If you’re wondering if there is co-op, unfortunately, there isn’t. AC6 won’t have the option to “call a friend” or “summon” a random player to aid you in difficult missions. You’re gonna have to go at it on your own. However, if you want to be competitive, there is a PvP mode called the Nest. The Nest is a game mode where you can fight against players online in 3v3 or 1v1 custom matches, and it is the perfect place for players to show off their AC builds and skills. The PvP crowd for these games has typically been incredibly tight-knit, so you will probably see activity for a very long time.
This is something you’d expect from FromSoftware, and I’m quite happy that there is a variety in both single-player and PVP modes that add a layer of excitement, encouragement to experiment with new builds, and give reasons for the player to go for another playthrough to unlock other routes, secrets, and endings.
AC6 – Pricepoint
In our previous video, we mentioned that we estimated a first playthrough would take about 50-60 hours, but this will highly depend on the skill level of the player.
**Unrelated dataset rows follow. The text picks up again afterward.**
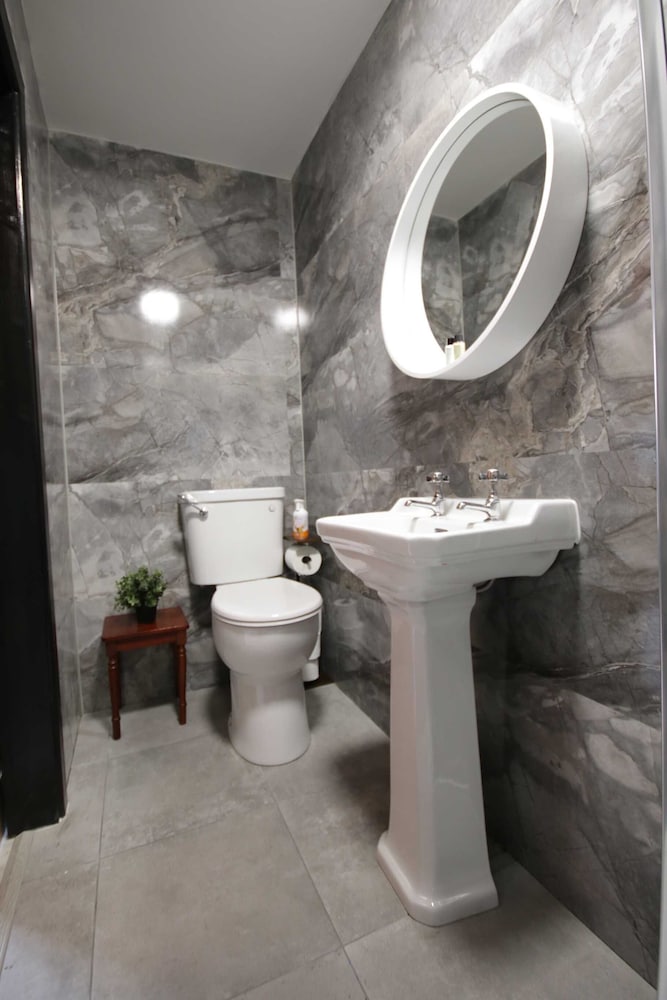 Georgias Gate Studio Cottage - Sleeps 4 & Pets Ok
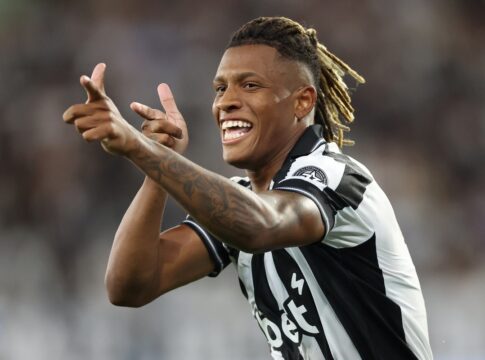 brasileirao:-botafogo-coloca-cruzeiro-na-roda-e-goleia-por-4-x-0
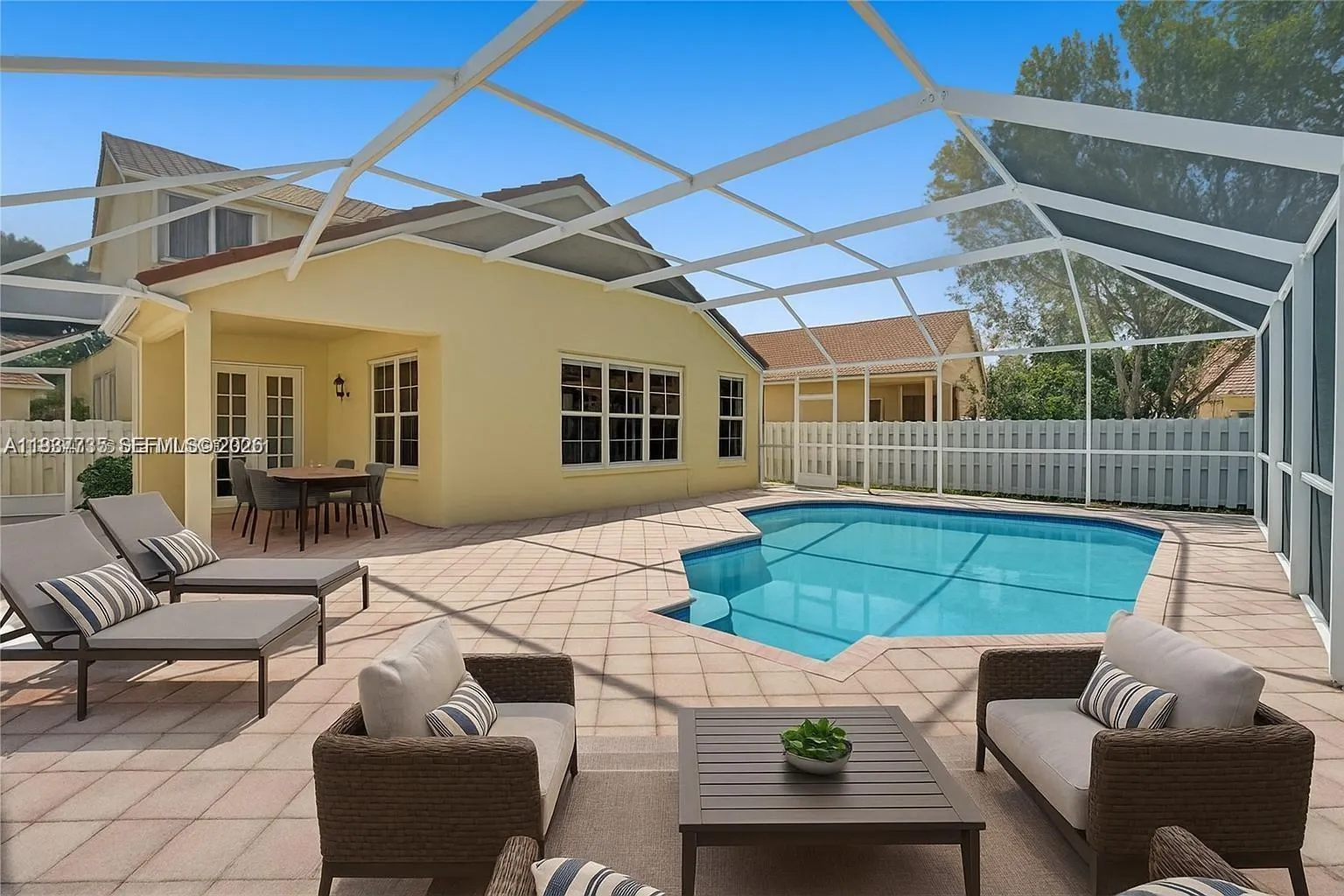 797 Chimney Rock Rd, Weston FL 33327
In the first chapter, you’ll experience missions that would take a minute or two to complete, but as you progress, the missions exponentially become longer, and enemy plus boss encounters become harder. I expect you could theoretically finish a campaign run in about 20 hours, but I did spend over 50 hours to get there – be it because of boss challenges or maybe I spent a lot of time tinkering with builds cause it was just so much fun.
Armored Core 6 on Steam has a pricepoint of 59.99 for its Standard Edition while the Deluxe Edition is 69.99. Considering the amount of content you’re getting, the uniqueness and quality of the experience, and the solid foundation for replayability, it’s a game worth spending on, especially for fans of the series and for those who are looking for a good mech game.
Armored Core 6 is without a doubt a great entry to the series and it shows that FromSoftware has maintained the charm and structure of Armored Core while perfecting the combat and smartly weaving new ideas. Although the visual fidelity is not as striking as I wish it would be, the overall delivery of amazing gameplay and an excellent soundtrack more than makeup for it.
Armored Core VI is an intense, challenging and rewarding experience that surpasses any other mech style game I have played. Intricate mech customization and exquisite combat encounters makes it a definite must-have if you are a fan of the Armored Core series or FromSoftware.